Ministre du Commerce extérieur en 1974:
Un peu décontenancé au début – S’entoure d’une équipe jeune et dynamique de tous horizons.
Désolé, mais l’Egypte ne s’intéresse pas vraiment à notre foie gras. La France doit vendre ce qu’elle est capable de faire.
Méthode de travail.
Il obtient du Premier ministre la création d’un groupe de travail pour améliorer les conditions de vie et de travail des Français installés à l’étranger.
Il parcourt 42 pays (350 000 km) en 18 mois et rencontre les grands.
Il était appelé « Monsieur 30 milliards (déficit de la balance commerciale à son entrée) » – Lors d’une interview il déclara fin 1974 : « Depuis, je me suis bien dévalué » (17 milliards).
Secrétaire d’Etat aux PTT en 1976 –
Petite déception qui ne dura que quelques mois – Il redevient « ministre ».
Situation : en France – Nombre d’abonnés : 6 millions / production annuelle de 600 000 lignes.
« Il est tombé dedans quand il était petit – Se trouve dans son élément.
Le téléphone « s’électronise » et même mieux « s’informatise » – 25 milliards de budget.
En 1979 : naissance du réseau TRANSPAC (transmission de données par paquets)Prémices d’Internet – Fax – Conversations multiplex – vidéophone – annuaire électronique
En 1980 : 14 millions d’abonnés / Création de cabines pour les handicapés (progrès techniques – progrès humains) / Fonds National de Solidarité pour les personnes âgées.
En 1982 : 20 millions de lignes / 100 000 cabines publiques
« Avant vous, on parlait du téléphone.

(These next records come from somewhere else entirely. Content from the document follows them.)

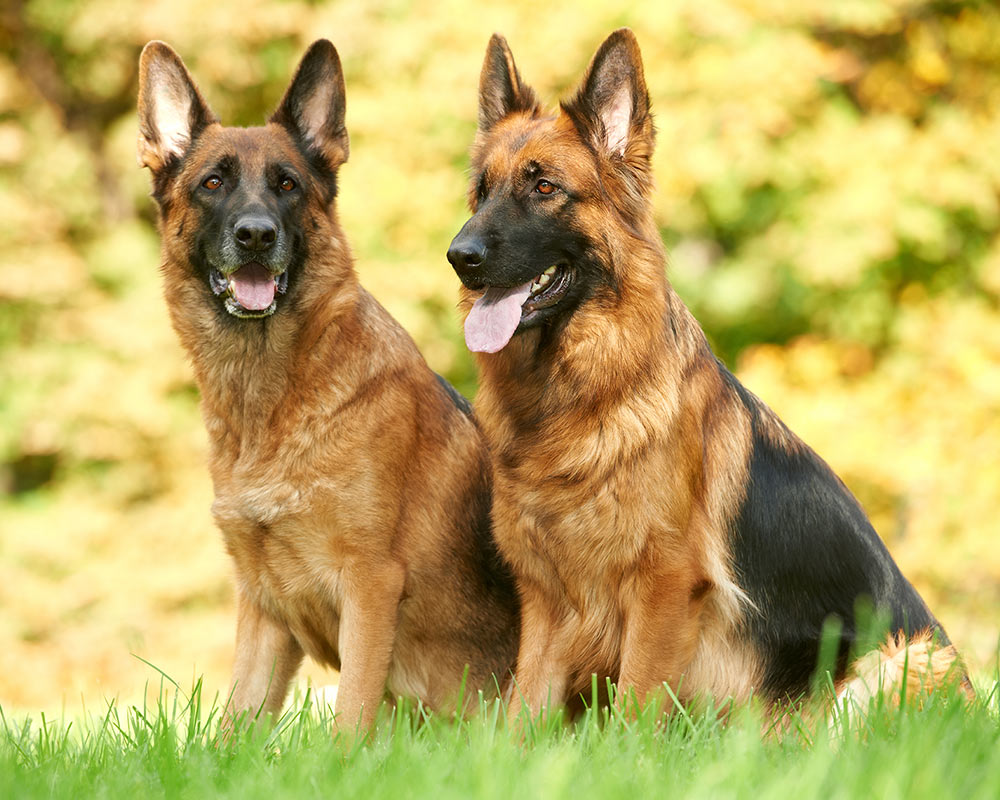 Tipos de pelos de cachorro e seus cuidados 17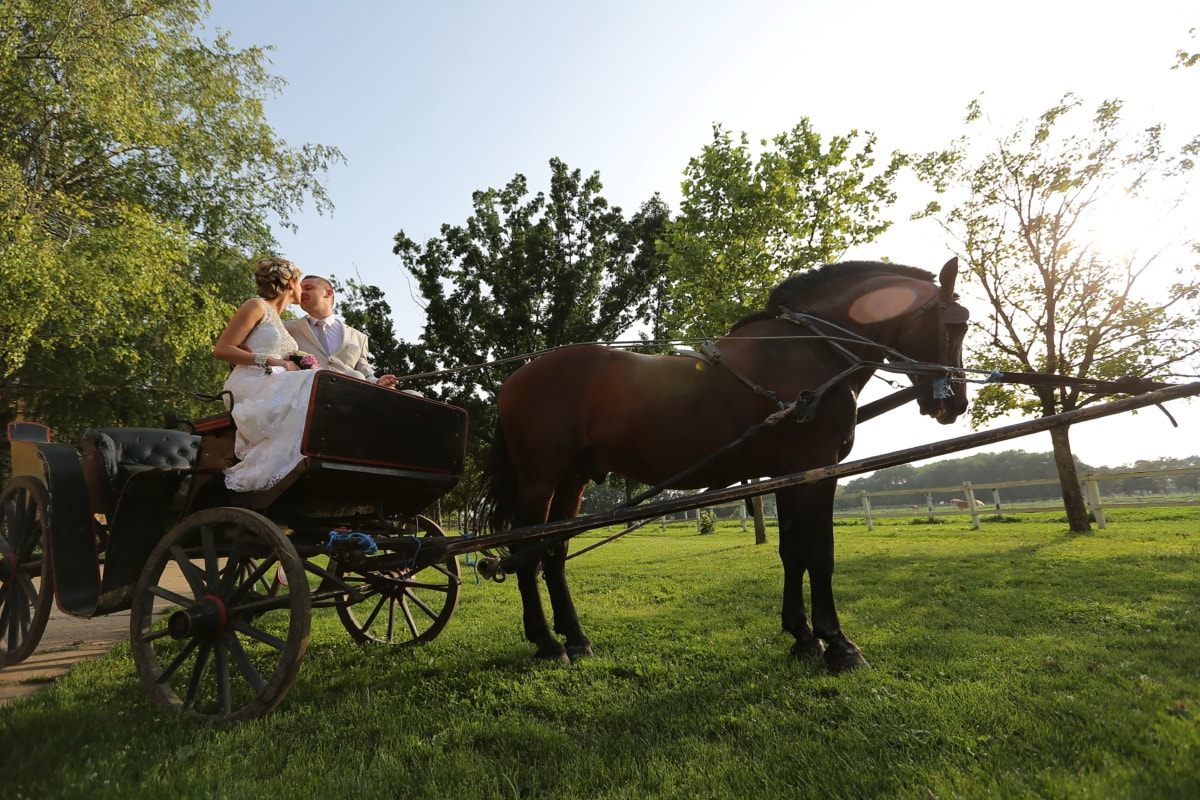 carriage, bride, groom, horse, village, farmland, cart, cavalry, horses, animal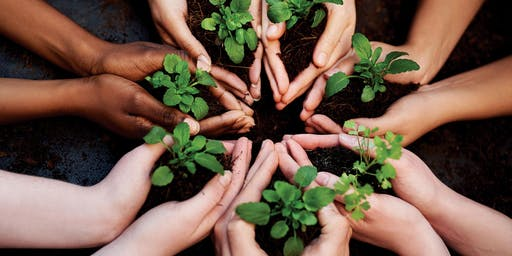 Anegada Seeds of Love Planting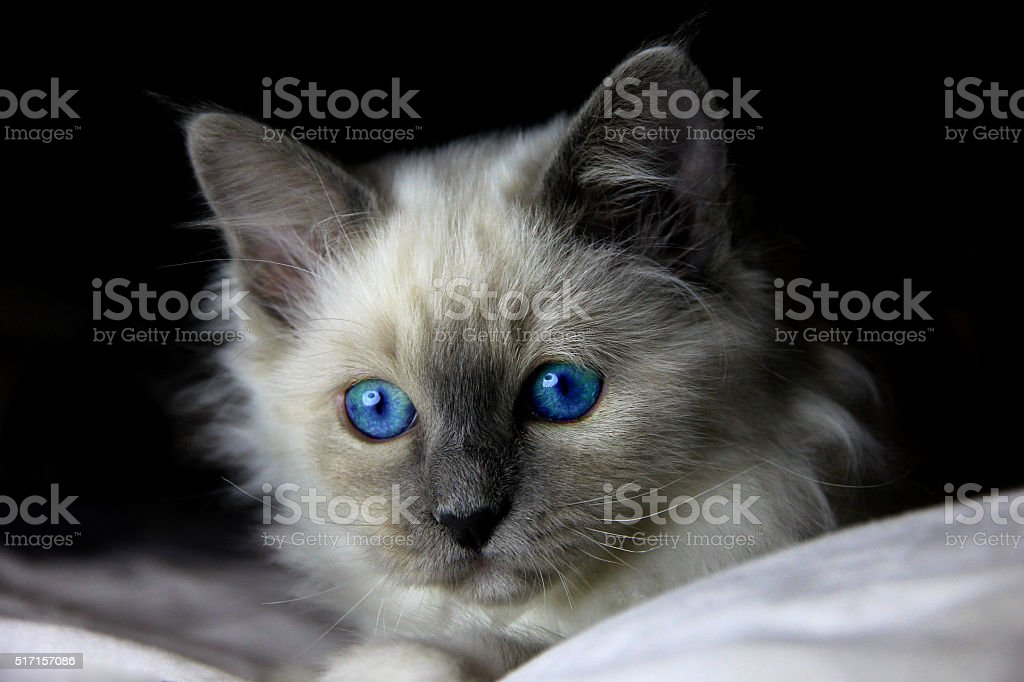 Blue eyed Biman cat - kitten portait stock photo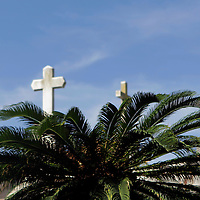 South America, Argentina, Buenos Aires. Crosses and palm at La Recoleta Cemetary.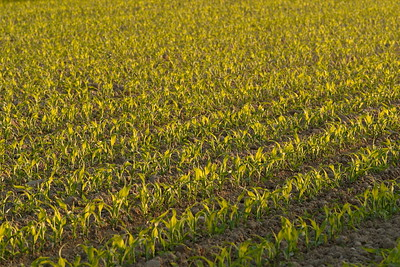 Young cornfield in Germany. © 2005 Kenneth R. Sheide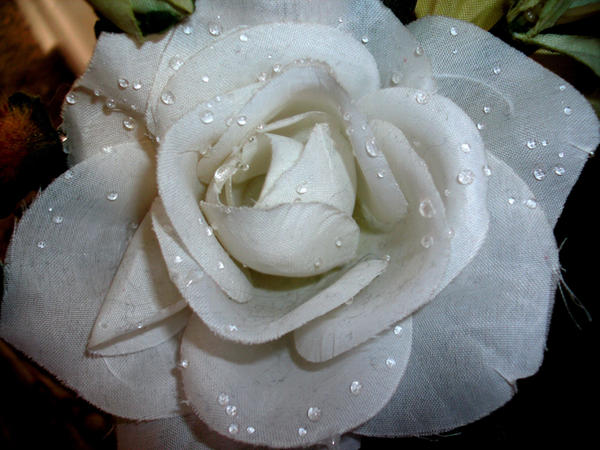 White Fabric Rose by Rubyfire14-Stock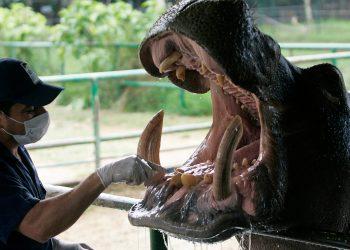 """Un veterinario prepara un hipopótamo, conocido como """"Orión"""", para tratamiento dental en el Zoológico Santa Fe de Medellín el 27 de enero de 2010. El hipopótamo nació en la hacienda privada Hacienda Nápoles que pertenecía a Pablo Escobar. REUTERS / Albeiro Lopera"""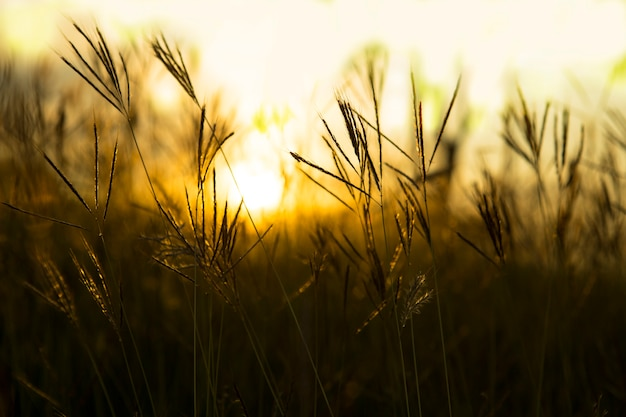 Grass with a warm light in the morning. Premium Photo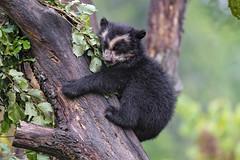 Uyuni hugging a tree!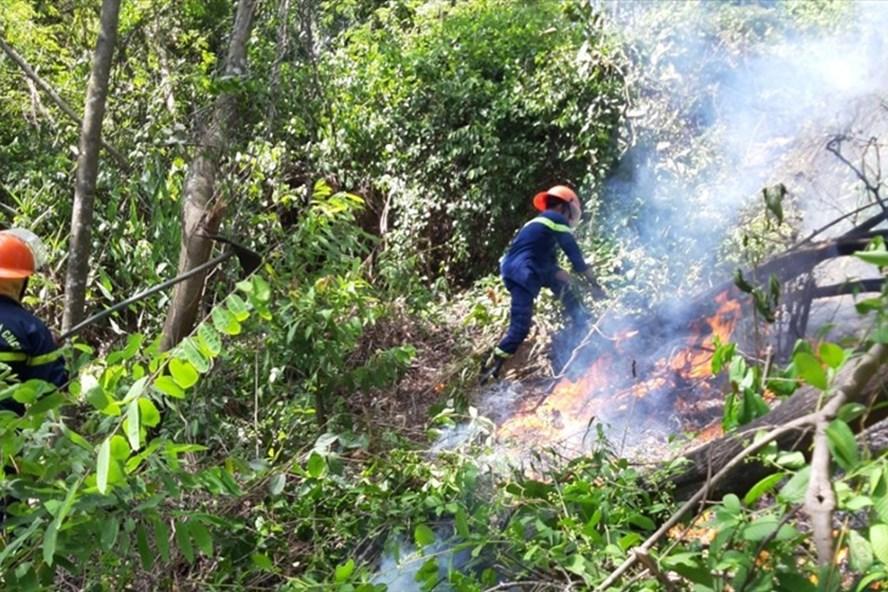 Lực lượng PCCC đang tiến hành dập lửa. ảnh: V.X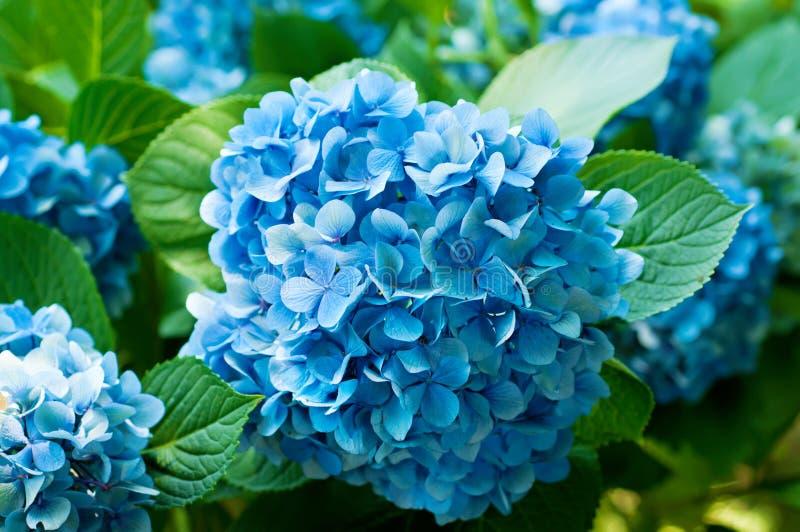 Hydrangea hortensiabloemen stock foto's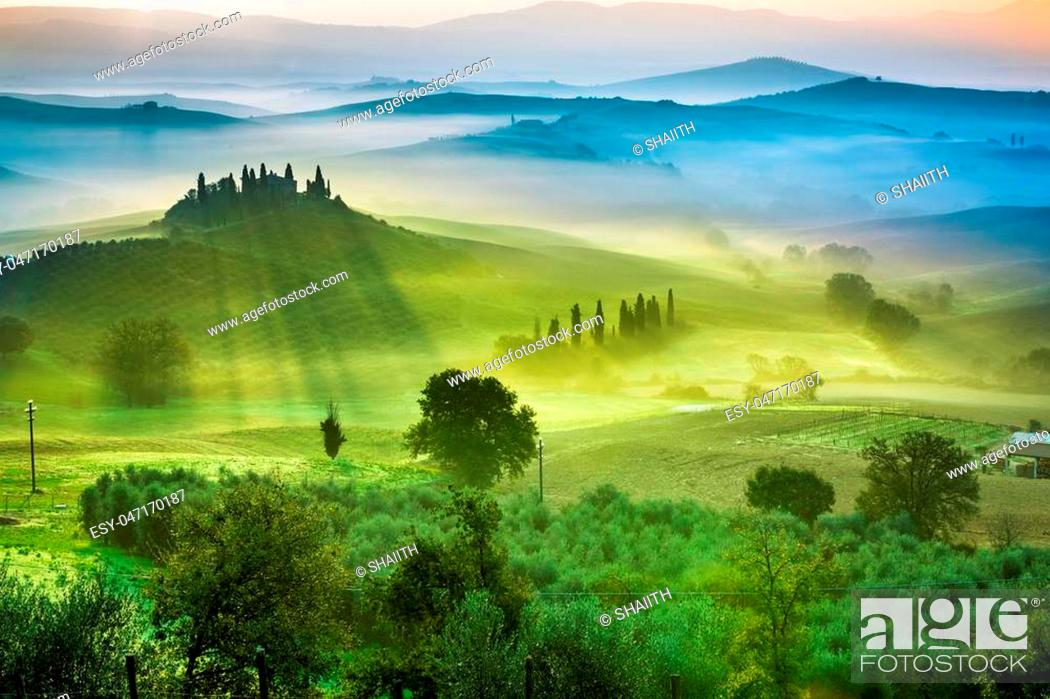 Imagen: Beautiful view of green fields and meadows at sunset in Tuscany.
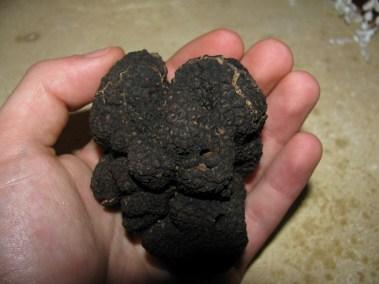 la truffe noire du Périgord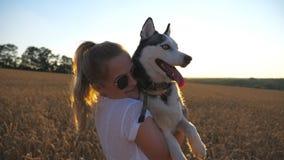 Закройте вверх счастливой девушки в солнечных очках обнимая и целуя ее собаку сибирской лайки среди колосков на луге женщина акции видеоматериалы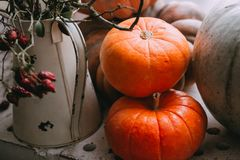 Bright pumpkins stacked near a stone wall royalty free stock photo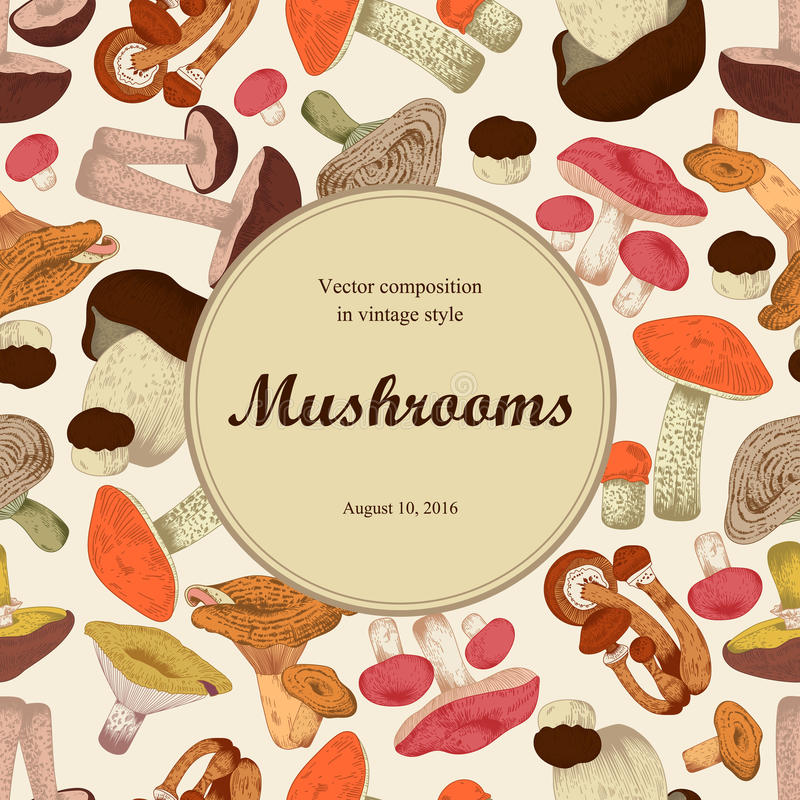 Mushrooms. Engraving. Round frame. Vector illustration with mushrooms. Colorful labels with mushrooms. Klassichemkaya frame for culinary directory royalty free illustration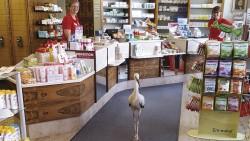 Seltener Besuch in der Apotheke: ein verletzter Storch. (Foto: Helmut Biehler)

Maintenant, on parle au téléphone »
La télématique :
Il propose d’associer les télécommunications – l’informatique – l’électronique.
A l’époque, aux câbles et faisceaux hertziens s’ajoutent le satellite et les fibres optiques.
Il réfléchit à la fusion d’une TV à bas prix et d’un téléphone : Création du MINITEL en 1981
1976 : Élections Cantonales à Lille Centre : Élu – Il aime beaucoup le contact avec les gens du Nord.
Elu aux Cantonales de Lille centre.
Centenaire du Collège Notre Dame : 1976
Le Collège ND fête 100 ans d’institution. Le bâtiment en a 75.
Quelques photos …
La mairie de Lille :
Confronté à Pierre Mauroy – long et vigoureux face-à-face.
Combativité de N Ségard – Agressivité de bon ton mais qui se veut sans défaillance.
Lecture pages 66, 67, 75
Le 20 mars 1977 : Mauroy 55,4% – Ségard : 44,6%
12 mars 1978 : Norbert Ségard est réélu député.
Le temps de la maladie :
1er symptôme en 1977 : amibiase – anomalie au poumon.
Annonce du cancer du poumon. – Il revoit alors la première cigarette … il est opéré.
Entre temps il est réélu député.
Reprend son travail aux PTT et dit la vérité à son entourage. Il endure avec le sourire le traitement qui est imposé.
« Je mène une lutte pour la vie et non contre la mort ».
Il décide de lever les tabous : « Attention ! Vous vous suicidez et même vous tuez les autres en fumant ».
Accepte une tâche de réflexion sur les nouvelles technologiques
1980 : C’est dans un fauteuil roulant qu’il rencontre Jean Paul II le 31 mai 1980 à Paris.
La mort :
Il appelle un ami de toujours, l’abbé Vandenbosche, : « Je veux réussir ma mort. Cette fois, je sais que je n’en sortirai pas. Je veux être prêt ! ».
Survient le 1er février 1981 – Obsèques en la chapelle de la Catho le 5 février
L’office commence d’une manière émouvante par la diffusion d’un extrait d’interview : « J’aime bien sûr réfléchir, mais je ne conçois pas la réflexion qui ne se traduise pas par le geste, par l’action.
La vie ne vaut que par ce que l’on apporte à autrui.